Does external cert validation for onion domains even make sense? I thought the "domain name" was already the hash of some public key that is used in the normal encryption of the onion router - so there is already a mandatory cryptographic proof that the service you're talking with "owns" the domain. What additional security benefit would CA-signed certs bring?
"Doesn't make sense for us but mandated by policy" is a super common phenomenon that you'll sadly encounter all the time in the industry. Especially when it comes to security. In this case it's at least motivated by something as peripheral as onion services wanting to fit in with the browser ecosystem, which, fair, maybe it doesn't make sense for browsers to bloat their designs by taking onion services into account, and then onion services have to adapt to modern browser standards.
The section Benefits (after Introduction) lists 9 reasons why it makes sense.
They write the following reason in the article: But as the web and other internet technologies mature, certificates are starting to be a requirement in order to unleash functionalities, especially in web browsers, such as the faster connection protocol HTTP/2 and payment processing.
This seems really sad. But I guess it depends what the goal is.

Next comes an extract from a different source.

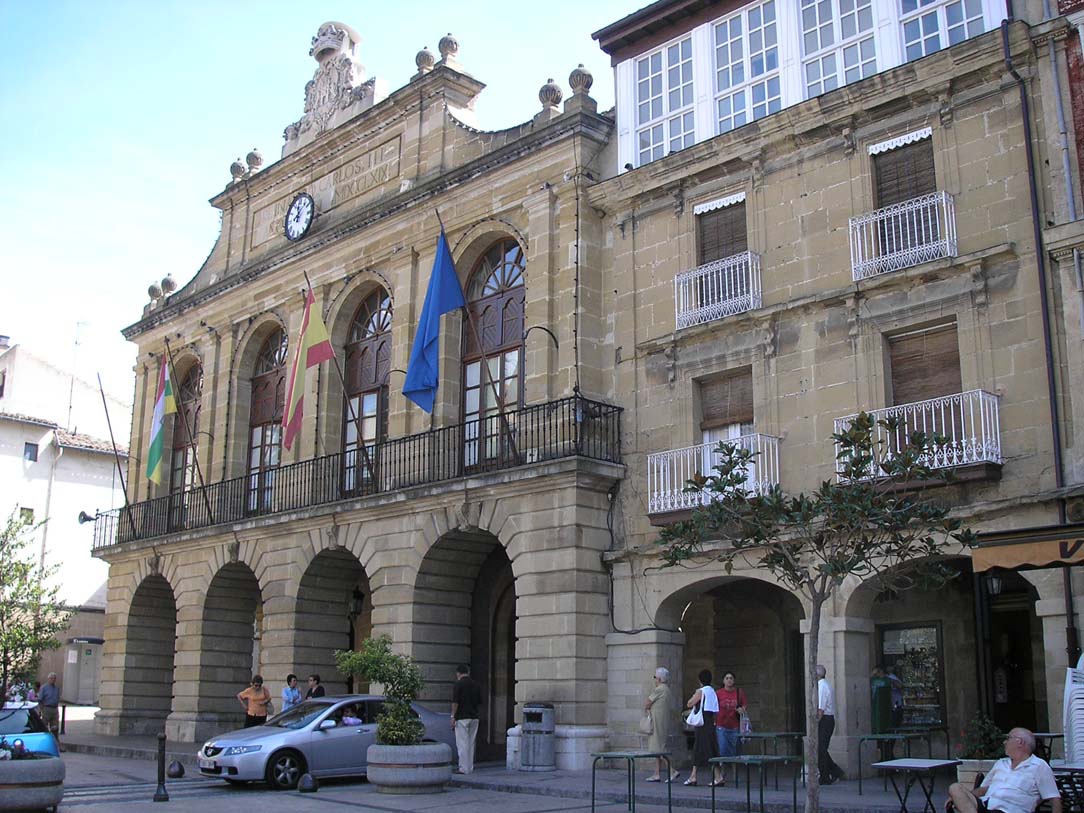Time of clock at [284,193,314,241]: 12:07
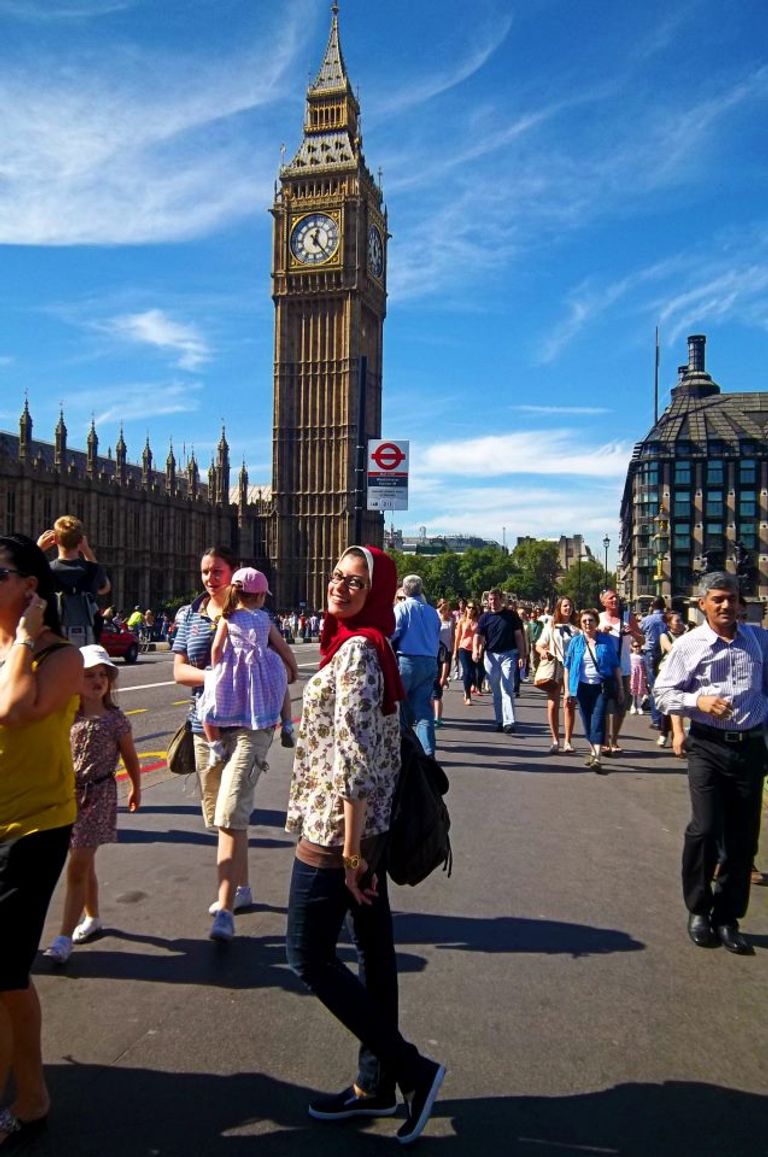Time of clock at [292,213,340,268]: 12:23
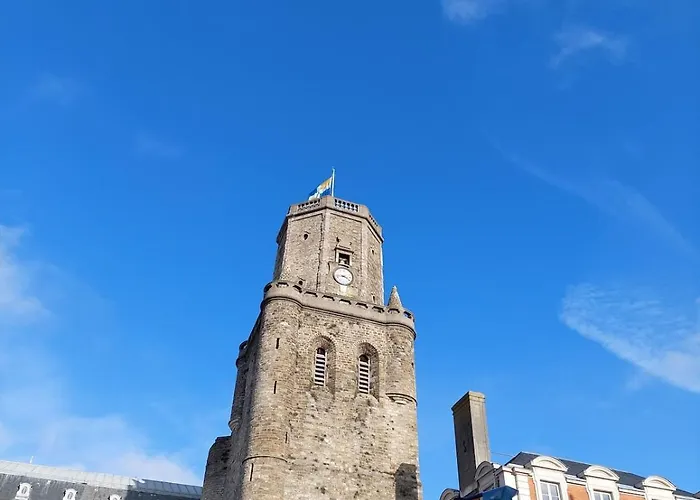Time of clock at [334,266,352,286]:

If you want to integrate onion purely on a DNS resolver and network interface level and then use a stock browser for accessing the services, yes, you'd need that.
(Then you'll also have to fight with the stock browser for using your special DNS resolver, not leaking info to Google, Cloudflare or whoever else, etc etc, tho)
But don't most people use custom browsers with built-in support for onion anyway? If that's the case, the easiest solution would seem to just declare .onion a "secure origin" like localhost and patch the browser accordingly.